A bunion deformity is referred to in medical terms as hallux valgus. Surgery to restore a more normal alignment of the toe is called a bunionectomy. The surgeon removes a pie-shaped piece of bone from one side of the big toe and wedges it on the other side of the joint to straighten it out. But studies have shown that even when the X-ray shows a surgical success, the patient may not resume a normal gait (walking) pattern. There is a tendency to shift the weight while walking away from the first toe to avoid pain and stay off the surgical site.
What can be done to help patients recover fully after surgery for hallux valgus? Physical therapists have demonstrated through this study that a multimodal rehabilitation program can help restore more normal weight-bearing and walking patterns. Physical therapy began four weeks after surgery with leg elevation, lymphatic drainage, gait training, manual therapy, and strengthening exercises. Manual therapy included release techniques for the muscles of the foot and lower leg as well as manipulations of the big toe, forefoot, and ankle. Specific training exercises to restore normal walking patterns were also part of the rehab program. Everyone had four sessions (once a week for four weeks) and did a home program of daily exercises as well.

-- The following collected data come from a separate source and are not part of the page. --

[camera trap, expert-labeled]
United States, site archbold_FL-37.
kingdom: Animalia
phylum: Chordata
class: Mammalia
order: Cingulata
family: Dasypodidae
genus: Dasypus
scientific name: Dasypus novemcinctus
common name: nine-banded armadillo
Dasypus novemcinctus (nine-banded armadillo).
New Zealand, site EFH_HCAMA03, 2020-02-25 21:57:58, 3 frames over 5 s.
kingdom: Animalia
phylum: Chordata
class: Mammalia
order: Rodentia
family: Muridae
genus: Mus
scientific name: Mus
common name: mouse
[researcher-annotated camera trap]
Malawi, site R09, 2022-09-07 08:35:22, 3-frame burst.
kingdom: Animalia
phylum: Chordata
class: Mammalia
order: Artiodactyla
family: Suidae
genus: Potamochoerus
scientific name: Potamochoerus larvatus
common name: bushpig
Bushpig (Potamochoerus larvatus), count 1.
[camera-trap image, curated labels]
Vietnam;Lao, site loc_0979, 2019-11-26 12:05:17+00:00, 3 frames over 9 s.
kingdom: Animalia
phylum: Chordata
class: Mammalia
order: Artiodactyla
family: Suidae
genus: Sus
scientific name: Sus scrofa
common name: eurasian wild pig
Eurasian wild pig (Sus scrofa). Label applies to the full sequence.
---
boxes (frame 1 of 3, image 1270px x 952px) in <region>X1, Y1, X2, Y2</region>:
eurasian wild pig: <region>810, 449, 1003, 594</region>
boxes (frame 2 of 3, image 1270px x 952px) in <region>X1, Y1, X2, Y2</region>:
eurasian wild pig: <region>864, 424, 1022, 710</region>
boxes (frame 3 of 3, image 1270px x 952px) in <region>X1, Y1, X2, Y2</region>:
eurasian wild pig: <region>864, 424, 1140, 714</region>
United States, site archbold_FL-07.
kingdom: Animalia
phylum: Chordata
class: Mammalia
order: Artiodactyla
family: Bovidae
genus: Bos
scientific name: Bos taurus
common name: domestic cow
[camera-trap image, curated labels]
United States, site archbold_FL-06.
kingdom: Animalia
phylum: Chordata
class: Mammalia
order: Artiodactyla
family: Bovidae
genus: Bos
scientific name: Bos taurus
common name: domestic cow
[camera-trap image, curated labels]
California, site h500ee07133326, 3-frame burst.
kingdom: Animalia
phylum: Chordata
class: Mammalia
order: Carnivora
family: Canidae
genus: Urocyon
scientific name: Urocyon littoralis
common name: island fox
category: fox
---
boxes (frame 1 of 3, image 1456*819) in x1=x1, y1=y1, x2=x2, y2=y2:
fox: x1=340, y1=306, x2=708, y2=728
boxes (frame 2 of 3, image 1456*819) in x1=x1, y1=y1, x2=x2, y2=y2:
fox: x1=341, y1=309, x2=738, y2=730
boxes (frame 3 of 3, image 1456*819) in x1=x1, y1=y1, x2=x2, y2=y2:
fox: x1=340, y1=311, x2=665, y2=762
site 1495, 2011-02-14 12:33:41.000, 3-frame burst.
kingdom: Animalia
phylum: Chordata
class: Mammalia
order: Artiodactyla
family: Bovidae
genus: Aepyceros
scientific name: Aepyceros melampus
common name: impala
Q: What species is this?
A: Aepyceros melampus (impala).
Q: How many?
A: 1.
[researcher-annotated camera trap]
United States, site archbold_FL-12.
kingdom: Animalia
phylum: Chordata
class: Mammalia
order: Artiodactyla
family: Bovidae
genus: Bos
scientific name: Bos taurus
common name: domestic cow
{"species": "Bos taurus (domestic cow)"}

Post-rehab testing showed marked improvement in function and motion along with a decrease in the maximum force placed on the first toe. Total motion did not change significantly but dorsiflexion of the big toe improved by five degrees. Dorsiflexion describes the movement of the big toe needed to push off from the ground to move forward.
Analysis of the plantar pressure patterns (weight and load placed through the foot) from before to after surgery showed improvement. This suggests improved function of the big toe in pushing off while walking. This particular finding helps support the benefit of physical therapy intervention after bunionectomy surgery. Although there wasn’t a control group in this study (i.e., patients who had the surgery but did not have rehab), other before and after studies using plantar pressure data have not shown this type of change.
So there is some evidence that physical therapy can benefit patients who have had a bunionectomy. A short program of manual therapy, supervised exercises, and a follow-up home program may be all that’s needed to get patients back on track with normal movement patterns. That’s an important step in preventing uneven weight-bearing patterns that can lead to arthritis.